Ricketyship picture Ricketyship · Jan 10, 2012 · Viewed 13.7k times · Source

I am using a REXML Ruby parser to parse an XML file. But on a 64 bit AIX box with 64 bit Ruby, I am getting the following error:

REXML::ParseException: #<REXML::ParseException: #<RegexpError: Stack overflow in 
regexp matcher: 
/^<((?>(?:[\w:][\-\w\d.]*:)?[\w:][\-\w\d.]*))\s*((?>\s+(?:[\w:][\-\w\d.]*:)?[\w:][\-\w\d.]*\s*=\s*(["']).*?\3)*)\s*(\/)?>/mu>

The call for the same is something like this:

REXML::Document.new(File.open(actual_file_name, "r"))
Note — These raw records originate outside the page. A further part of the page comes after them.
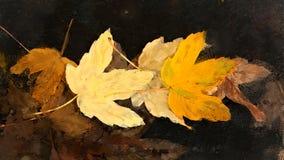 Bei fogli di autunno Fotografia Stock Libera da Diritti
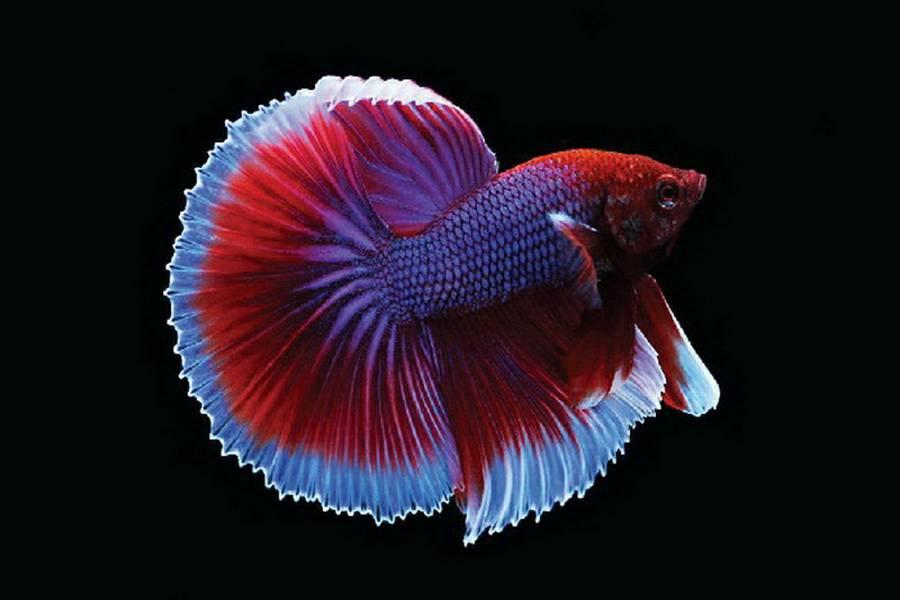 ปลากัด ที่มีสีสวยงาม แล้วยังมีราคาที่แพงแสนแพงอีกด้วย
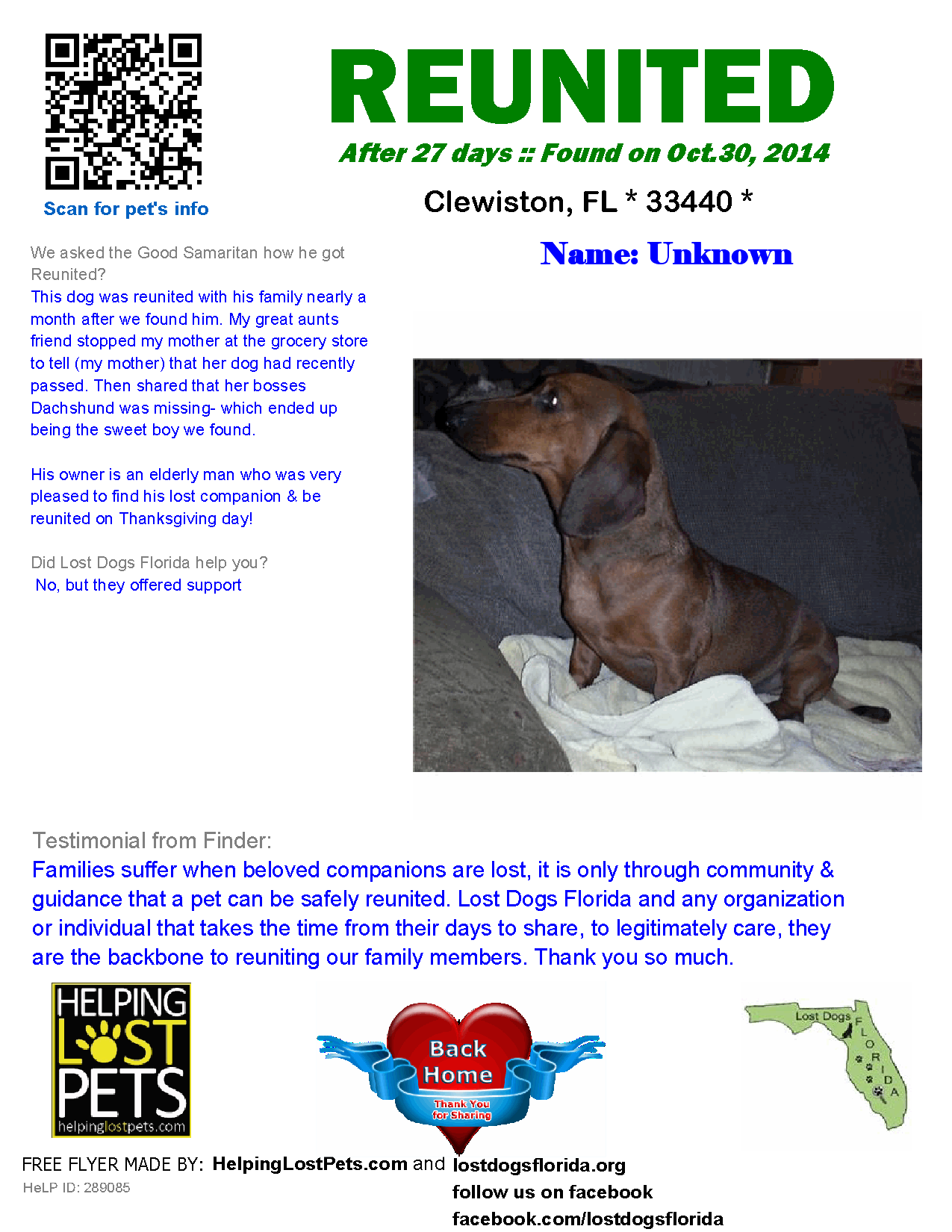 Helping Lost Pets Dog Dachshund Reunited Losing A Pet Dogs Dachshund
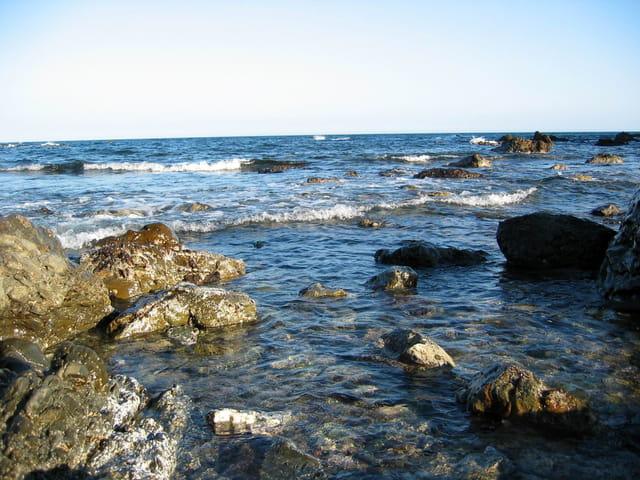La mer à Banyuls
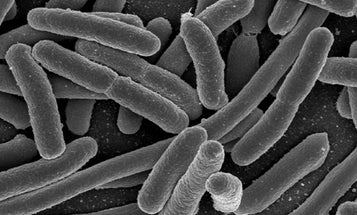 E. Coli Learns to Solve Complex Equations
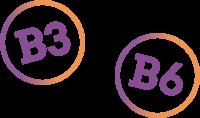 B3 and B6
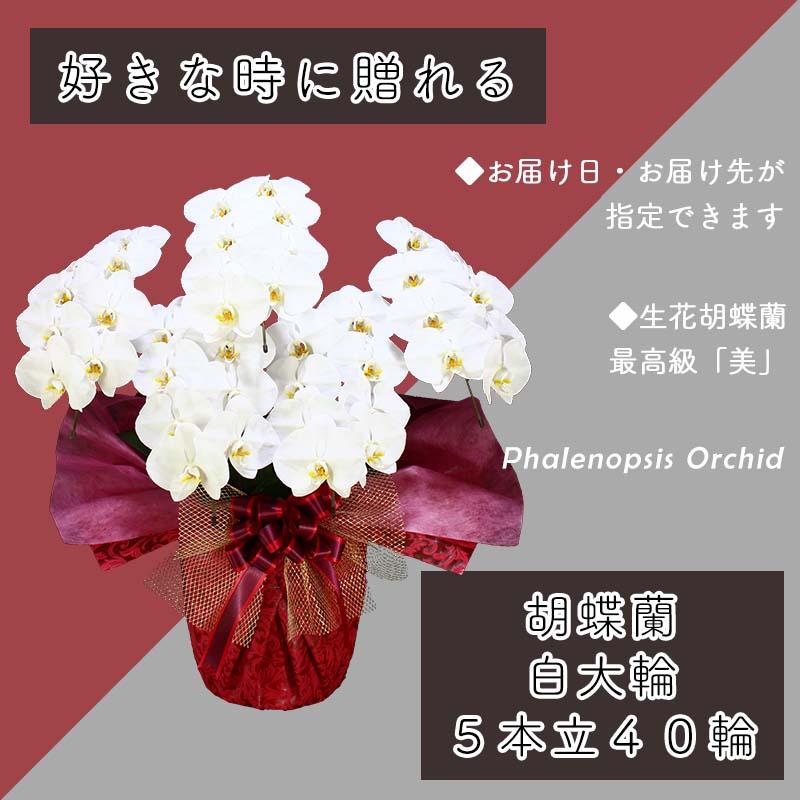 099H384 5本立て白色胡蝶蘭40輪〜50輪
Does anyone have an idea regarding how to solve this issue?

Answer

Niklas B. picture Niklas B. · Jan 10, 2012

I've had several issues for REXML, it doesn't seem to be the most mature library. Usually I use Nokogiri for Ruby XML parsing stuff, it should be faster and more stable than REXML. After installing it with sudo gem install nokogiri, you can use something like this to get a DOM instance:

doc = Nokogiri.XML(File.open(actual_file_name, 'rb'))
# => #<Nokogiri::XML::Document:0xf1de34 name="document" [...] >

The documentation on the official webpage is also much better than that of REXML, IMHO.